Gerry: One of the other things to follow up on Bob’s point with respects to experts and the point that I was making on early case assessments. I think it’s important for listeners to understand that retaining early is critical. Certainly from our perspective as council that we will provide opinions on liability but it’s also very important to retain experts who can help with lost quantification. Often times Dean is what you will see is that clients will come in and have the benefits of internal accountants and they may have some views of damage theories, but those damage theories might as well be flawed. One of the helpful services that experts provide is really an objective view point in terms of here is the raw data and here is what we think of what we can prove in trial and that’s very helpful in the early case assessment. My point is simply when doing an early case assessment is not just to seek legal advice but also to seek the advice of experts to provide an objective view of loss quantification.

Helen: And Gerry how would that affect your strategy as in next step of a case knowing from the outset of where the loss is, the issues and the magnitude associated with the losses.

Gerry:

Helen: I think you can appreciate it’s critical. If I know that I’m fighting a 50 million dollar problem the resources and the team that we will put on to that case is significantly different than if we’re fighting a 5 million dollar or a 50 thousand dollar case. So one of the reasons why we like to do early case assessment is to really to provide a reality check so that the client knows really from the get go what the size of the knot is, if I can put it that way, that we’re dealing with and can then allocate resources and come up with a proper strategy. So it’s pretty important.

Helen: Gerry, you’ve spoken about early consultation and mediation process, where do you go from there?

Gerry: Well it depends, if in fact the parties are able to engage a third party neutral and they’re able to effect a settlement then a settlement is effective, it’s documented and it’s carried out. If in fact the settlement cannot be achieved, then there again is a whole range of different options some of which maybe negotiation and settled before you can start the mediation and some you cannot. By way of example you can agree upon a mediation arbitration process, where if the mediation is not successful you’ll move straight into arbitration with live witnesses and that hearing will in fact take place in front of the mediator who’ll then become an arbitrator. The change there is the mediator rather than being a neutral third party who is merely facilitating the discussions of the parties will then become a decision maker and impose a decision. If that is not agreed upon at the outset, what will normally happen the mediation will fail, the parties will go back to their respective advisors and whether or not arbitrate or litigate and that will depend on the fact of the case.

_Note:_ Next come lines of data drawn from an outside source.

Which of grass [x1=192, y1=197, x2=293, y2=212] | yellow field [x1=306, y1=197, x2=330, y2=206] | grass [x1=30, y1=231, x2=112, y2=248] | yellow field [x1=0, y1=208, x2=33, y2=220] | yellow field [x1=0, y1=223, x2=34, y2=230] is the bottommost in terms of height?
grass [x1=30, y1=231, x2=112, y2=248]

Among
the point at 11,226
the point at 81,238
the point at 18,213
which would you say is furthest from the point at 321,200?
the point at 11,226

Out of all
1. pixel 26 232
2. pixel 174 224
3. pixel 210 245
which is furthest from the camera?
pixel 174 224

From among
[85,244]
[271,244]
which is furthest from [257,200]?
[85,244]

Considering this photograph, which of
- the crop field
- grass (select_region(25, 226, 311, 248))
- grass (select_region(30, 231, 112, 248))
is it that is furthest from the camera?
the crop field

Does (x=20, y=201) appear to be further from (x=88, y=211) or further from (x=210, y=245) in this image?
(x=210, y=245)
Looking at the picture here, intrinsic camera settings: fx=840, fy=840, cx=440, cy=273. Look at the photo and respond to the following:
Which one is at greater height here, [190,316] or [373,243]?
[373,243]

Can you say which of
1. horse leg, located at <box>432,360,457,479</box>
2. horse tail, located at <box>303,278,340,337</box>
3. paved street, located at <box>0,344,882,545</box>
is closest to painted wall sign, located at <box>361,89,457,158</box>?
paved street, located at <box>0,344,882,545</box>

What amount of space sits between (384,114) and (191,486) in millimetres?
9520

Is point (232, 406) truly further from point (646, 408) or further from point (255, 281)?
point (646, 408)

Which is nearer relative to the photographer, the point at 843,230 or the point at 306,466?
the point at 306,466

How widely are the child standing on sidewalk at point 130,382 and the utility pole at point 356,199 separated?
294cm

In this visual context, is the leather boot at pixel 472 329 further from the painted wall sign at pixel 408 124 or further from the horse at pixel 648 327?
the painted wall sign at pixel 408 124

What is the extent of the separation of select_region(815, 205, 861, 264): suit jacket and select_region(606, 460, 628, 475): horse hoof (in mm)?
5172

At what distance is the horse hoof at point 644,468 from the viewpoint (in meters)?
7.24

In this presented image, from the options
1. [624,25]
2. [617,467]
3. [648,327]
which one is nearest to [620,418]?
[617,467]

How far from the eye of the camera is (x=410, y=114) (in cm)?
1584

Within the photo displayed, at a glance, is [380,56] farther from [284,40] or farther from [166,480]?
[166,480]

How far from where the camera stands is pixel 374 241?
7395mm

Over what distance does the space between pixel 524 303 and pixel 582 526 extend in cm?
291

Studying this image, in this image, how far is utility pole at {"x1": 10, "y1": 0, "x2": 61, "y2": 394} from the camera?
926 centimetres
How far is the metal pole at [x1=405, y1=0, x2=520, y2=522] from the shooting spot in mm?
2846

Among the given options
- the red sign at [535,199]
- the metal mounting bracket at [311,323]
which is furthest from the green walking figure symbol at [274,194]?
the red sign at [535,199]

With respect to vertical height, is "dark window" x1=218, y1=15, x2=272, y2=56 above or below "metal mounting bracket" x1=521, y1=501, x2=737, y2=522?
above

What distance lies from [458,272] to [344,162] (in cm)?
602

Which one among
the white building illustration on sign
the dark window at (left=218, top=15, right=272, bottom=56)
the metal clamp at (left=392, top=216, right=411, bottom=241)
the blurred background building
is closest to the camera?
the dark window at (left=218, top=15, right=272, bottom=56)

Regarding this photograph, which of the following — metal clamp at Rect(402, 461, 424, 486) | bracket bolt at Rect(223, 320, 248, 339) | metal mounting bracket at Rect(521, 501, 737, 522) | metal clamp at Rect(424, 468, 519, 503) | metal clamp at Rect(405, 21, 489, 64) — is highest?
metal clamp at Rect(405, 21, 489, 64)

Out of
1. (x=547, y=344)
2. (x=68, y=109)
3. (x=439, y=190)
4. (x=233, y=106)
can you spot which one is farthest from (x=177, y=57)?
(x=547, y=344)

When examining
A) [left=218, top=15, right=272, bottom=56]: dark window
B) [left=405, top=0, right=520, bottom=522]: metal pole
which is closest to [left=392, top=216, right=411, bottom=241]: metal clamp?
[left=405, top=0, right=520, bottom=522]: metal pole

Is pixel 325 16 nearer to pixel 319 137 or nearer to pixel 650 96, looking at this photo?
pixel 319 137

Helen: Bob, you’ve mentioned using jointly appointing a single expert. Gerry you’ve mentioned mediation, arbitration, litigation there all sorts of choices. Are clients making different choices as to which route they take now?

Gerry: I think they are, from this perspective they definitely want a more cost effective remedy. And I think it’s really being driven by two points. The first issues are that clients today want to know more up front more than they have in the past. What their options are to what most people think of in terms of a long trial court room process. Clients, unless it’s a really insignificant matter will try and resolve matters more quickly and more cost effectively. There’s an old saying that we like to say is that litigation is not like wine it doesn’t get better with age. As a consequence we’re seeing clients that would like to get matters resolved more quickly, so that’s the first issue. Linked to with the liquidity crisis is the fact that a good settlement today, where your client may in fact recover less than it might otherwise legally be entitled to, is much better than a more significant award through years from now that it can’t collect. So I think that clients are being very sensitive to both the cost of litigation on one hand and the reality that clients who may well be flushed with cash today may not have cash tomorrow, so it’s better to resolve the dispute quickly, secure the payment and move on with their business.

Helen: There is definitely a recurring theme here where cash is king here.

Dean: There’s also a recurring theme around early preparedness. Gerry you mentioned about bringing financial experts, your getting consulted earlier and often when you’re talking about the financial aspects the precedent is set with some internal analysis that could be flawed, how do you undo damage that could be caused with inaccurate materials at an early stage?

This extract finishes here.